▸ **Pasaje seleccionado**:
16 jun. 2012

CTM, comparsa de empresarios en la OIT -Martín Esparza

Decrépita e inoperante

Revista Siempre

Además de haberse convertido al paso de los años en el principal lastre de las luchas obreras en México, la CTM ha desvirtuado en el más amplio sentido su función sindical al guardar silencio cómplice, en foros mundiales como la Organización Internacional del Trabajo (OIT), sobre la lacerante situación que enfrentan millones de trabajadores en el país.

Bajo el mando corporativo de la vieja central obrera, un mundo oscuro de intereses creados y liderazgos anacrónicos se encuentra lleno de telarañas, ajeno de la situación actual que enfrenta la clase trabajadora. Por muchos años, el puesto cetemista dentro del Consejo de Administración de la OIT pasó sin pena ni gloria en la figura de Hilda Anderson Nevárez (q.e.p.d), siendo lamentable que una de las principales cabezas del sector obrero se haya plegado de forma absoluta a los intereses de organismos patronales como la Coparmex.

▸ **Información registrada**:
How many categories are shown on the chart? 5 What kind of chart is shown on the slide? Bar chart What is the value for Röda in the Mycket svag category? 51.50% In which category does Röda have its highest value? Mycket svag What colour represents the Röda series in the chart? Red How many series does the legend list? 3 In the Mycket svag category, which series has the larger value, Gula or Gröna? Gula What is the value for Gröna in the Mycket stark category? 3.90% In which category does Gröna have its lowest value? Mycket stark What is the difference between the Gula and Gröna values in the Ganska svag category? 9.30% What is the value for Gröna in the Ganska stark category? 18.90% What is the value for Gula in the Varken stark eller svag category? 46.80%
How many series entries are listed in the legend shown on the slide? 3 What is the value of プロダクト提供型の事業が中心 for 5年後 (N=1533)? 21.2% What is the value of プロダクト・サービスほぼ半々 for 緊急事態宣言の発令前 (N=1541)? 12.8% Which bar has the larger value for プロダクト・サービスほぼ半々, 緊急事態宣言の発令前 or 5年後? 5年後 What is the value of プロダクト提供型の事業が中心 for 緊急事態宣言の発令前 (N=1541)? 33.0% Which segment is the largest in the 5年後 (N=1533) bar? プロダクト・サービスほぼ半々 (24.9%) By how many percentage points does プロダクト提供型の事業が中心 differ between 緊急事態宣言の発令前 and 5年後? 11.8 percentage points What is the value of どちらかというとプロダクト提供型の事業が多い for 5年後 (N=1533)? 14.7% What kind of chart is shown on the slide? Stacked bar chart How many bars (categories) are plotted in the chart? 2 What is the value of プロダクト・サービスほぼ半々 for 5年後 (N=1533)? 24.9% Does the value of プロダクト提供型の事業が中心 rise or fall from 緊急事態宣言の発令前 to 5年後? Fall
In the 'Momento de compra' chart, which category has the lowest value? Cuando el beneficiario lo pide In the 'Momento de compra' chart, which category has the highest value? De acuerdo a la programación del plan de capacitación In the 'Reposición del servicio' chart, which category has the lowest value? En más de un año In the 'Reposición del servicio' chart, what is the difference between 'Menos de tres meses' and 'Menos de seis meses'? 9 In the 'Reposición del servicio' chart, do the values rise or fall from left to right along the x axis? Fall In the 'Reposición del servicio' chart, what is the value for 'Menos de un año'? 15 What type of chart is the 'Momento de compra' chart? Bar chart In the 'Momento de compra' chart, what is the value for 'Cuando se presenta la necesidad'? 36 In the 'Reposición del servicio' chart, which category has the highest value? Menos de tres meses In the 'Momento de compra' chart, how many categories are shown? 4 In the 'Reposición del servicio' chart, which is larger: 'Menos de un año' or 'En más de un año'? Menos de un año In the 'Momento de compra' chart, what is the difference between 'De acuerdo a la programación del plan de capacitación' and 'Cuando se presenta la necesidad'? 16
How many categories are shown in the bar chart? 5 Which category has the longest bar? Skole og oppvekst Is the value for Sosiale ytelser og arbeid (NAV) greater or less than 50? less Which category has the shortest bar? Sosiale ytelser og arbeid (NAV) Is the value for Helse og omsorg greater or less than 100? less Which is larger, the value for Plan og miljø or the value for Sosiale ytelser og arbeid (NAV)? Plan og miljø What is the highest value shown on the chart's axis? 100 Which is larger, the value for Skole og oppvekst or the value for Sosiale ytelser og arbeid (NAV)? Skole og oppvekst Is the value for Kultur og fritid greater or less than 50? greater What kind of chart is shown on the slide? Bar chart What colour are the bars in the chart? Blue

▸ **Completa lo siguiente**:
**A)** En el texto sobre la CTM, ¿quién ocupó durante muchos años el puesto cetemista en el Consejo de Administración de la OIT?
**B)** Repite del texto sobre la CTM el fragmento que empieza con "Revista Siempre" y sigue hasta "en el país.".
**C)** Prosigue el texto sobre la CTM desde el punto en que termina.

▸ **Respuestas por punto**:
**A)** Hilda Anderson Nevárez.

**B)**
Revista Siempre

Además de haberse convertido al paso de los años en el principal lastre de las luchas obreras en México, la CTM ha desvirtuado en el más amplio sentido su función sindical al guardar silencio cómplice, en foros mundiales como la Organización Internacional del Trabajo (OIT), sobre la lacerante situación que enfrentan millones de trabajadores en el país.

**C)**
Lamentable que muchos personajes ligados al priismo hayan menospreciado el cargo que en su momento tuvieron dentro del organismo internacional; por ejemplo, la abogada y exlegisladora Blanca Ruth Esponda Espinosa, que formara parte de la Comisión de Expertos de la OIT, ni siquiera se preocupó por desempeñar sus funciones al grado que en el informe de dicha comisión se dictaminó que, por más de un año, la hoy coordinadora del Gabinete del Gobierno de Chiapas ni siquiera se molestó en enterarse de lo que ocurría en dicha área internacional donde se deciden muchas de las injusticias laborales del mundo. Los integrantes de la comisión se enteraron, por carta, de su renuncia al cargo.

La Comisión de Expertos es nada menos que el organismo encargado de vigilar la cabal aplicación de los convenios y recomendaciones de la OIT a los países miembros; además de asesorar de manera permanente a la Conferencia Internacional (el máximo órgano de la OIT), examina la memoria que todos los países tienen la obligación de presentar cada año, detallando el estado en que se encuentra la aplicación de dichos convenios internacionales.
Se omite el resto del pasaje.